Confirmatory drilling began on October 26, and is expected to continue until the first quarter of 2019. The planned programme is expected to comprise 3 950 m, distributed over 27 holes.

This programme, CEO Anthony Viljoen said on Tuesday, is “another important step in the development of the Uis tin project”.

The company has always been focussed on upgrading the historic resource that was identified at Uis to a modern Joint Ore Reserves Committee-compliant resource and is a key element of AfriTin’s current mine plan and the bankable feasibility study for Phase 2, he added.

The historical database that was originally created for Uis was extensive and provided a high level of detail for the company, Viljoen pointed out.

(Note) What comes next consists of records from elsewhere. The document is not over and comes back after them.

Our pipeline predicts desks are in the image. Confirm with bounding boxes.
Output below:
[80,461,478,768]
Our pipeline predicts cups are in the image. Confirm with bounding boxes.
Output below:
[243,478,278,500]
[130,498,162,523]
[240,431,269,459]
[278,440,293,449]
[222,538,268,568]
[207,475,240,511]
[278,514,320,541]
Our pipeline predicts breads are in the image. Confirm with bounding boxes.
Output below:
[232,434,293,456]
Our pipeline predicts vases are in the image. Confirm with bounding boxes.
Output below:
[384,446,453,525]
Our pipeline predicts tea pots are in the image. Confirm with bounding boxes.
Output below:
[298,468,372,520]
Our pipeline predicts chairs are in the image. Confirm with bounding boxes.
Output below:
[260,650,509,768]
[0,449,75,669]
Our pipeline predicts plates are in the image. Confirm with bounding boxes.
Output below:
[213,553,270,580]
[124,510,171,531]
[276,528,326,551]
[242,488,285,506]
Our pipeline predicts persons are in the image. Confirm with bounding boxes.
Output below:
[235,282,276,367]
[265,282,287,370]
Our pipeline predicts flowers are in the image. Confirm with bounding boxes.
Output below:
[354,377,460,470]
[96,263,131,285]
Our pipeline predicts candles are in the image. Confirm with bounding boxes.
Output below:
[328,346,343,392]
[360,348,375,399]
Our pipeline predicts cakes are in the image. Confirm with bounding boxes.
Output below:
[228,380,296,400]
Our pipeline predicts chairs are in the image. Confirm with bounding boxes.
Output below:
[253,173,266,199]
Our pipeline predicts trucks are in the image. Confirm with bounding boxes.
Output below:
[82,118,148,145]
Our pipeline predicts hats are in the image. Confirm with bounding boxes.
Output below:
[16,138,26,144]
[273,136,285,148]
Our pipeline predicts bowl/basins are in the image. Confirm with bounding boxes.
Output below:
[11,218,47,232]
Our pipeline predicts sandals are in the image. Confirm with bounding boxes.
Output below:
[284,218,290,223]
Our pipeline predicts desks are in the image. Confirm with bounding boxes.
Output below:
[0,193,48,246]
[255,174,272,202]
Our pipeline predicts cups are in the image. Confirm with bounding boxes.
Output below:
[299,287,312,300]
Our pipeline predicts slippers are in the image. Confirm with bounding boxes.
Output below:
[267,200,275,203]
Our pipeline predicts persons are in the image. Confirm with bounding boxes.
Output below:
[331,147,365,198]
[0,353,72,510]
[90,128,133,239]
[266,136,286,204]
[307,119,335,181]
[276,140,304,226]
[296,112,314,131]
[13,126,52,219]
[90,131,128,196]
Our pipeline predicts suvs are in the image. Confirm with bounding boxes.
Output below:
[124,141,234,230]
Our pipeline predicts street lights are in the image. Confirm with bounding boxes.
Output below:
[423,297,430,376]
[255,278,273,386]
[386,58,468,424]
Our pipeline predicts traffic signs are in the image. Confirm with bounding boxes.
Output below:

“We will now look to use this data to allow for an expedited validation drilling and exploration programme, as well as increasing the confidence of mineralisation hosted by the V1 and V2 pegmatites,” he said.

In addition to the tin content, AfriTin will also be investigating the potential for economic concentrations of lithium and tantalum in the Uis pegmatites, as these were not historically quantified, but may be significant once project economics are considered, the company further noted.

In addition to the drilling programme, the company has initiated additional work streams on the other mining licences held in Namibia. Both of these mining licence areas, namely ML129 and ML133, have been historically worked and are considered to have potential for tin, lithium and tantalum.

Geological mapping and sampling is currently under way in these areas, with an emphasis being placed on historically mined areas.

This, AfriTin said, will allow it to better understand the characteristics and mineralogy of each licence.